Combater o câncer com medicamentos que estimulam o sistema imunológico para que ele reconheça e destrua as células cancerígenas. Esse é o princípio da imunoterapia, tratamento contra o câncer que foi reconhecido pelo Prêmio Nobel de Medicina ou Fisiologia 2018.

A cerimônia ocorreu na Suécia, no início deste mês de outubro. Os cientistas James P. Allison, dos Estados Unidos, e Tasuku Honjo, do Japão, foram premiados pelas suas descobertas relacionadas a proteínas produzidas pelos tumores que bloqueiam a célula mais importante do sistema imune. A decisão do Comitê do Nobel consolidou a estratégia da imunoterapia como o quarto pilar do tratamento contra a doença, juntamente com quimioterapia, cirurgia e radioterapia.

Imunoterapia
Segundo a Dra. Cristiane Alves Mendes, médica oncologista do InORP/Grupo Oncoclínicas, a imunoterapia tem potencial para combater variados tipos de câncer|Crédito: Divulgação

Para Cristiane Alves Mendes, médica oncologista do InORP/Grupo Oncoclínicas, a medicina avançou muito com a descoberta da imunoterapia. “Em 2016, a ASCO (Sociedade Americana de Oncologia Clínica) já havia reconhecido a imunoterapia como o maior avanço contra o câncer. Agora, com o reconhecimento por parte do Prêmio Nobel, temos um marco na história da medicina”.

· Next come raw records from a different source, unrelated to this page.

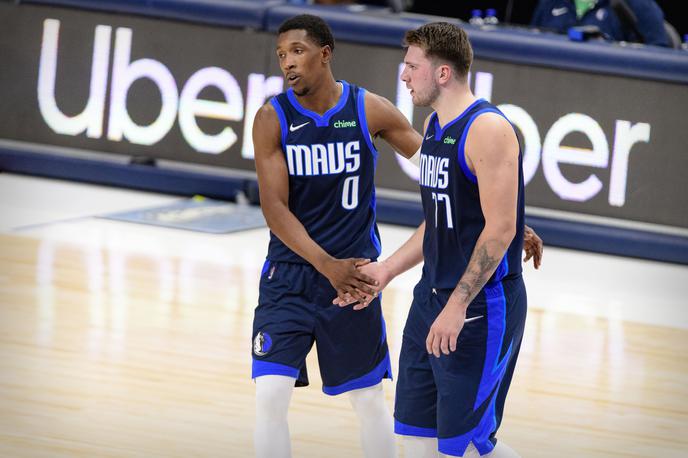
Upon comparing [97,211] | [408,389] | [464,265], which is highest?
[464,265]

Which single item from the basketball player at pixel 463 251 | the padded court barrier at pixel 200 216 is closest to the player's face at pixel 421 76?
the basketball player at pixel 463 251

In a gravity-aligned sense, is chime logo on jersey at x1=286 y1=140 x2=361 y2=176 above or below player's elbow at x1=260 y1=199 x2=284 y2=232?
above

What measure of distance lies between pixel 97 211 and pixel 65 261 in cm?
160

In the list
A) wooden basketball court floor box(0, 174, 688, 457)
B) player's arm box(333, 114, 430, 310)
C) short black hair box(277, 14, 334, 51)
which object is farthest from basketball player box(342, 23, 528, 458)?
wooden basketball court floor box(0, 174, 688, 457)

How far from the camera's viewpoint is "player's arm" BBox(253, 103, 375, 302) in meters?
4.30

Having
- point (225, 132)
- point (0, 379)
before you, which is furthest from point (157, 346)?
point (225, 132)

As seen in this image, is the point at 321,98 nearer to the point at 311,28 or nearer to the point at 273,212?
the point at 311,28

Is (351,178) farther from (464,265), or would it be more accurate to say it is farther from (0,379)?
(0,379)

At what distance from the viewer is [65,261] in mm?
7988

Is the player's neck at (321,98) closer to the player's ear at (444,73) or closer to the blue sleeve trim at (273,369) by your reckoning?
the player's ear at (444,73)

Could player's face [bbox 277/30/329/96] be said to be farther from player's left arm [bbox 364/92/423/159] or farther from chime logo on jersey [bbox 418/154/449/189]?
chime logo on jersey [bbox 418/154/449/189]

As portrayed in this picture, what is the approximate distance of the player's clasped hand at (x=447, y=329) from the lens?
380 centimetres

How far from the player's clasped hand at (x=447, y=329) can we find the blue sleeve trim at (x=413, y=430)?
15.0 inches

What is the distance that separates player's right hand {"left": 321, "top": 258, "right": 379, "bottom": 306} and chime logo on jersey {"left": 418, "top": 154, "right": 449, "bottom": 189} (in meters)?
0.42
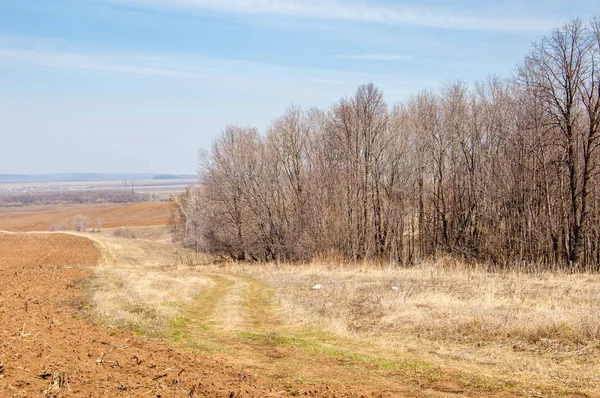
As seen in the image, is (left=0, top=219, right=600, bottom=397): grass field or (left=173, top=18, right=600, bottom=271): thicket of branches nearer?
(left=0, top=219, right=600, bottom=397): grass field

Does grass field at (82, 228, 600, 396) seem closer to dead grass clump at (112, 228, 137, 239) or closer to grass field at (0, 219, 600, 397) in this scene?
grass field at (0, 219, 600, 397)

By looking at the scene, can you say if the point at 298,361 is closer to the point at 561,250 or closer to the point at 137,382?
the point at 137,382

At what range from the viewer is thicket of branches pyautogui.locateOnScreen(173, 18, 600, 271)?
2688cm

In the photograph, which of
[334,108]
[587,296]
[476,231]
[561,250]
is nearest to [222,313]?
[587,296]

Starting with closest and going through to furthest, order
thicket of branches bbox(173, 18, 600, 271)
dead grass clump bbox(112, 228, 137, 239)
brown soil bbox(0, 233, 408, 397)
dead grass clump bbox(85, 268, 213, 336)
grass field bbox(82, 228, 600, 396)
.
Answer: brown soil bbox(0, 233, 408, 397) → grass field bbox(82, 228, 600, 396) → dead grass clump bbox(85, 268, 213, 336) → thicket of branches bbox(173, 18, 600, 271) → dead grass clump bbox(112, 228, 137, 239)

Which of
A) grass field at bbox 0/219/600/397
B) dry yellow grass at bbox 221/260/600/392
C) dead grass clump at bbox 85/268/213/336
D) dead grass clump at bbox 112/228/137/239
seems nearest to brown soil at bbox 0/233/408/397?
grass field at bbox 0/219/600/397

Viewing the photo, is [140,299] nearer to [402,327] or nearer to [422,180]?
[402,327]

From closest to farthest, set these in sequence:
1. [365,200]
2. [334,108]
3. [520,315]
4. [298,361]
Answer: [298,361] < [520,315] < [365,200] < [334,108]

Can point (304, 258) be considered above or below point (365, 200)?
below

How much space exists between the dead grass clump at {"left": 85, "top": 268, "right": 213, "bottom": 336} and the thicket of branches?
56.9 feet

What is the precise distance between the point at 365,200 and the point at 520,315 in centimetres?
2746

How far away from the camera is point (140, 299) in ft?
50.2

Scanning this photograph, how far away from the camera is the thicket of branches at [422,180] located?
2688 centimetres

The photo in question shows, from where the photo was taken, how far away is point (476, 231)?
34.3m
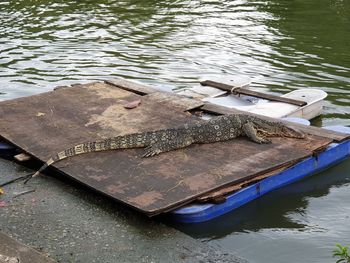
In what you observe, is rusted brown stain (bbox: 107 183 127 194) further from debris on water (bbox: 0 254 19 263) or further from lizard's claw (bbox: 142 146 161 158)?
debris on water (bbox: 0 254 19 263)

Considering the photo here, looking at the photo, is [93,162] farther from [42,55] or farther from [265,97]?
[42,55]

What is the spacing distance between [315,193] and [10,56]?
944 cm

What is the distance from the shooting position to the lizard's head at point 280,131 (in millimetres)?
8148

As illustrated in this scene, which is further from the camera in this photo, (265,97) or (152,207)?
(265,97)

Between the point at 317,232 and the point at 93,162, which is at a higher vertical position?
the point at 93,162

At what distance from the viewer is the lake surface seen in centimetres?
695

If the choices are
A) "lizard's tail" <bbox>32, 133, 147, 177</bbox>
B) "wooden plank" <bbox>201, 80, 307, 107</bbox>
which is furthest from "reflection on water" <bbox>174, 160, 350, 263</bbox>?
"wooden plank" <bbox>201, 80, 307, 107</bbox>

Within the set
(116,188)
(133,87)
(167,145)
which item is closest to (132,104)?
(133,87)

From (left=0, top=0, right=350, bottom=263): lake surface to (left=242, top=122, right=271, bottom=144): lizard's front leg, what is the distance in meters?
0.72

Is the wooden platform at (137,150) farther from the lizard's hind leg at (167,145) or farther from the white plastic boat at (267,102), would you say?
the white plastic boat at (267,102)

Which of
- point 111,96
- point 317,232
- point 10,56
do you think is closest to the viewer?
point 317,232

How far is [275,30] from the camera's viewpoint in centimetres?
1689

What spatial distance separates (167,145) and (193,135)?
1.31ft

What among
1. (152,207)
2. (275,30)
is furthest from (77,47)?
(152,207)
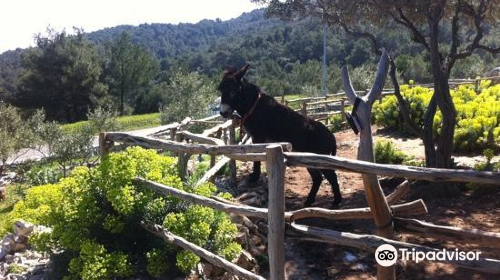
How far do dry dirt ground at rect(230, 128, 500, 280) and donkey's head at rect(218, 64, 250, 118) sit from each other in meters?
1.51

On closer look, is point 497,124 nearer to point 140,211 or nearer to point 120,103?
point 140,211

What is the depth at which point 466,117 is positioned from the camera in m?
9.57

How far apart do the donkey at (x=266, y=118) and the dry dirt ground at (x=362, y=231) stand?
71 centimetres

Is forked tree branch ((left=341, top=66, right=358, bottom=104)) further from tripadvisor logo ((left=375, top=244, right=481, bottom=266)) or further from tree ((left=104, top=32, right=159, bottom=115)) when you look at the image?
tree ((left=104, top=32, right=159, bottom=115))

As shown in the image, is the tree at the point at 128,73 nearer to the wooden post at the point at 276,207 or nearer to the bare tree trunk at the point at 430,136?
the bare tree trunk at the point at 430,136

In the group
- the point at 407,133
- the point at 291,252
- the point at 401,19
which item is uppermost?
the point at 401,19

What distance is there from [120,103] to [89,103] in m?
4.80

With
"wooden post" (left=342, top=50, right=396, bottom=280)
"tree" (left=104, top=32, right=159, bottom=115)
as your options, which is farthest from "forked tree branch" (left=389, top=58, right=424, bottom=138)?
"tree" (left=104, top=32, right=159, bottom=115)

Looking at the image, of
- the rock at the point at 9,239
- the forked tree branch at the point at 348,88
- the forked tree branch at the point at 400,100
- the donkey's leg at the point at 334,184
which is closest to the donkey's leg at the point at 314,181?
the donkey's leg at the point at 334,184

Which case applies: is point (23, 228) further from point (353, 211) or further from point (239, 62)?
point (239, 62)

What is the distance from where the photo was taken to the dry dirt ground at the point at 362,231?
4.44 m

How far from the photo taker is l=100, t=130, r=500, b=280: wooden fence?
8.04ft

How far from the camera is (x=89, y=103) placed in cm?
3350

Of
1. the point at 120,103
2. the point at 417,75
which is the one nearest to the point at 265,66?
the point at 120,103
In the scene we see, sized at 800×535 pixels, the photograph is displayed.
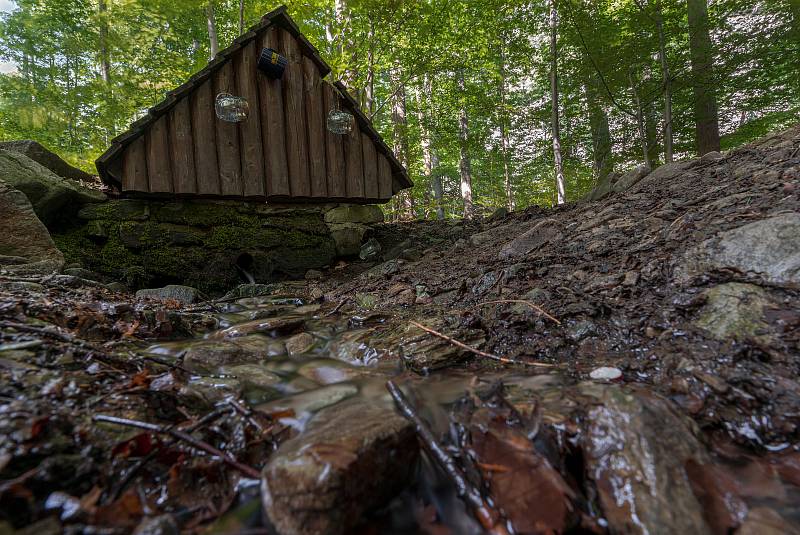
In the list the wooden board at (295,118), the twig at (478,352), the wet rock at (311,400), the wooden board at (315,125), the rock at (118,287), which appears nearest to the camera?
→ the wet rock at (311,400)

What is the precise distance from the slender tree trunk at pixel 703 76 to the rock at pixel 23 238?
11.1 m

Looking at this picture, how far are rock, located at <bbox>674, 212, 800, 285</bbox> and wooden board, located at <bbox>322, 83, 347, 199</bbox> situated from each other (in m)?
4.83

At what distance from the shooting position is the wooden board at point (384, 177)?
6.30 metres

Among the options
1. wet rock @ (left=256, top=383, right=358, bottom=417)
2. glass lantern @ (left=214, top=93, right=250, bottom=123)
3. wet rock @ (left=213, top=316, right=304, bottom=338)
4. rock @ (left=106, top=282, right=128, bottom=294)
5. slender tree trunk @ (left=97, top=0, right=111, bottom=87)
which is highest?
slender tree trunk @ (left=97, top=0, right=111, bottom=87)

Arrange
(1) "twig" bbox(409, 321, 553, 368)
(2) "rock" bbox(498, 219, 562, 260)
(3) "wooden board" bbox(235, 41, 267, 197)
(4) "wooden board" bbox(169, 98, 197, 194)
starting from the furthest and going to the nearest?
(3) "wooden board" bbox(235, 41, 267, 197) < (4) "wooden board" bbox(169, 98, 197, 194) < (2) "rock" bbox(498, 219, 562, 260) < (1) "twig" bbox(409, 321, 553, 368)

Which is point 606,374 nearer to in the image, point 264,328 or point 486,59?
point 264,328

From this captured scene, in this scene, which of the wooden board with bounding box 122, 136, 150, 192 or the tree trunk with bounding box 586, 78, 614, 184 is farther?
the tree trunk with bounding box 586, 78, 614, 184

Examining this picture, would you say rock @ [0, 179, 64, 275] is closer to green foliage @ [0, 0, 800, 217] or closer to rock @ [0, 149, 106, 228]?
rock @ [0, 149, 106, 228]

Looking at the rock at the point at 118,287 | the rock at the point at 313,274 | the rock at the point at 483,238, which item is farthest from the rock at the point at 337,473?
the rock at the point at 313,274

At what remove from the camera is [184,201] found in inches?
208

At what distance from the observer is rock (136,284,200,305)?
437 cm

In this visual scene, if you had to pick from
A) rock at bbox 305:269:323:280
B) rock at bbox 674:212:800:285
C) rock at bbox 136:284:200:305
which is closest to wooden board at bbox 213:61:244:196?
rock at bbox 136:284:200:305

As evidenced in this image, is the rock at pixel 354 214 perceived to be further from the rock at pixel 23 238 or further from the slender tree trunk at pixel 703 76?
the slender tree trunk at pixel 703 76

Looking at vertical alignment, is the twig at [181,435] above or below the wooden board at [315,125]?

O tratamento tem potencial para combater variados tipos de câncer como melanoma, câncer de bexiga, de pulmão, de estômago, de cabeça e pescoço, linfoma e leucemia. Ainda há estudos em andamento para identificar outros casos que também podem usufruir da imunoterapia.

De acordo com Dra. Cristiane, a imunoterapia compreende uma diversidade de drogas. Os medicamentos impedem que o câncer bloqueie o sistema imunológico do organismo, dando as condições necessárias para que a defesa trabalhe no combate e eliminação das células cancerígenas. Esse processo ainda deixa uma memória de proteção, o que permite que a resposta ao tratamento seja duradoura.

“É uma alternativa que vai além dos tratamentos tradicionais. Devemos selecionar muito bem os pacientes para esse tratamento, porque ele não funciona igual para todo mundo. Quando indicada, a imunoterapia pode tratar o câncer sem causar os mesmos efeitos colaterais tradicionais da quimioterapia, como náuseas e vômitos, queda de cabelo e queda de imunidade. A imunoterapia pode causar diarreia e, em casos mais raros, inflamação de rim, de tireoide e de fígado. O controle do tratamento deve ser muito rigoroso para identificar a resposta e eventos adversos, para tratá-los precocemente”, completa a oncologista.